▸ Work request A
List every newspaper that the text about the Eraserheads' and Mariah Carey's Christmas albums names as reviewing those albums.
▸ Work request B
In the text about the Eraserheads' and Mariah Carey's Christmas albums, which song by The Emotions did Carey sample in "Dreamlover"?
▸ Work request C
Carry the text about the Eraserheads' and Mariah Carey's Christmas albums forward from its last sentence.

▸ Text passage

———

Genre-meshing, holiday style
Musically, it’s a departure from their previous works. They blended free jazz and instrumentation with a psychedelic edge. There are surreal and melancholic undertones in the title track, “Fruitcake,” and a tongue-in-cheek bite in “Styrosnow.” “Lightyears,” on the other hand, strikes a sweet spot between the pop rock sound they had perfected and the spacey, atmospheric textures that would appear more prominently in their later albums.
Thematically, it isn’t so much a collection of carols as it is a critique of holiday consumerism wrapped in a Technicolor dream. But perhaps the most jarring change for many is the absence of Tagalog songs, which were then seen as the band’s attempt to align themselves with international acts.
While the Eraserheads treated their Christmas album as an explicit challenge, Carey—whose natural inclinations toward hip-hop and “urban” music had been suppressed to maintain her mass market appeal—used hers as an opportunity to incorporate those tendencies without completely rocking the boat.
Just as she had previously slipped in snippets of genres she loved that didn’t fit the label’s desired output—sampling “Blind Alley” by The Emotions in “Dreamlover,” for example—Carey used the sheen of the holiday format to infuse soul, gospel, and even dance music into her original songs and covers of well-loved holiday tunes.
Her take on “Joy to the World” feels almost like a church club jam, with Carey interplaying traditional Christian hymns with ’70s pop rock and ’90s house music. “All I Want for Christmas Is You,” now a bona fide classic, may be overplayed to retail workers’ irritation, but it remains a study in harmonic nostalgia by way of Wall of Sound production, and ultimately, a testament that she could write new songs that felt like they had existed forever.
Commercial success from their previous works carried over to a certain extent, but critical reception for both Christmas albums was mixed. The Manila Standard described “Fruitcake” as musically accomplished and clever, though borderline precious. The Manila Times, on the other hand, noted that the all-English tracklist could risk alienating the Eraserheads’ fanbase.
While “Merry Christmas” was lauded for its festive and soulful genre-meshing, Carey was criticized for oversinging—a frequent complaint from critics at the time. The New York Times accused her of turning “expressions of devotion into narcissistic displays.” The Baltimore Sun, however, trained its ears beyond the technical and saw the album not as a cash grab but as “the work of someone who genuinely loves music.”

———

▸ Source data
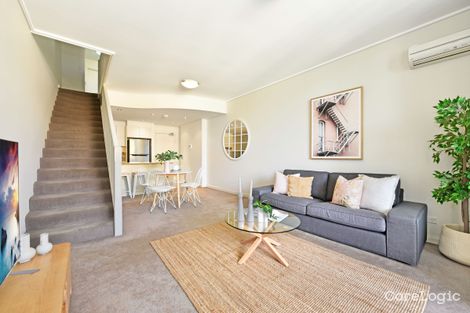 Property photo of 411/37 Amalfi Drive Wentworth Point NSW 2127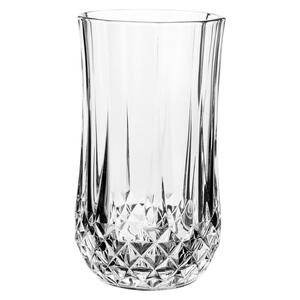 Mäser Longdrinkglas  Transparent  Glas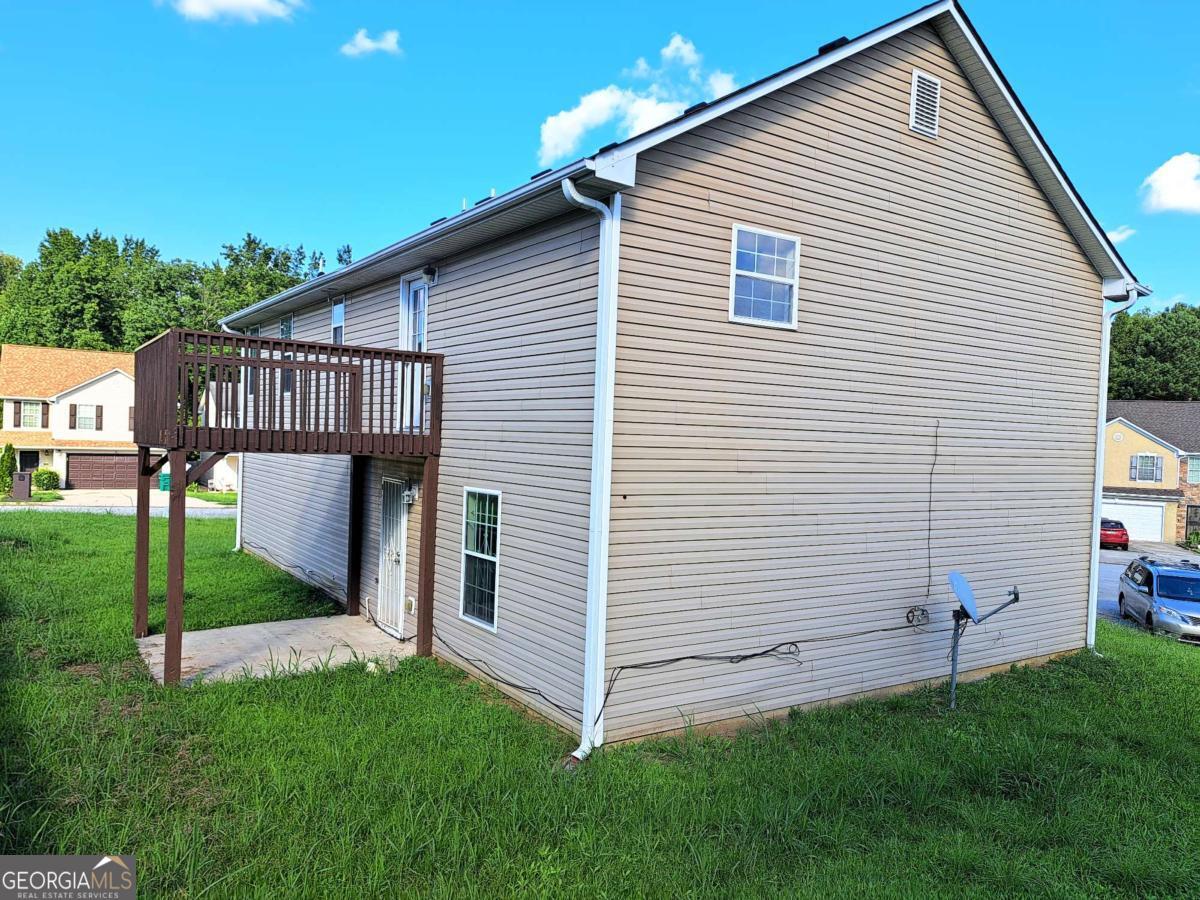 3959 Keystone Place Conley GA 30288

———

▸ Answer A
The Manila Standard
The Manila Times
The New York Times
The Baltimore Sun

▸ Answer B
"Blind Alley."

▸ Answer C
Impulse for risk-taking
So, can artists at the peak of their careers really do no wrong? Of course not. Not always. In the case of Carey and the Eraserheads—though, more precisely, not at the time—their choices mostly worked, at least until hindsight allows us to reassess.
In retrospective appraisals, “Fruitcake” is credited for its creative daring and boundary-pushing. And while the album and its songs aren’t “sentimental favorites” in the way Jose Mari Chan’s or Gary Valenciano’s Christmas songs are, Buendia told Esquire in a 2012 interview that he still stands by the album as a whole.
Meanwhile, Stylus Magazine calls “Merry Christmas” a definitive album that captures Carey at her “absolute and creative peak.” And at this point, the numbers are hard to dispute. The album has just been certified Diamond in the US, while “All I Want for Christmas Is You”—described by The New Yorker as a “worthy modern addition to the holiday canon”—is now the longest-running No. 1 single on the Billboard Hot 100 chart, with 20 weeks in the top spot.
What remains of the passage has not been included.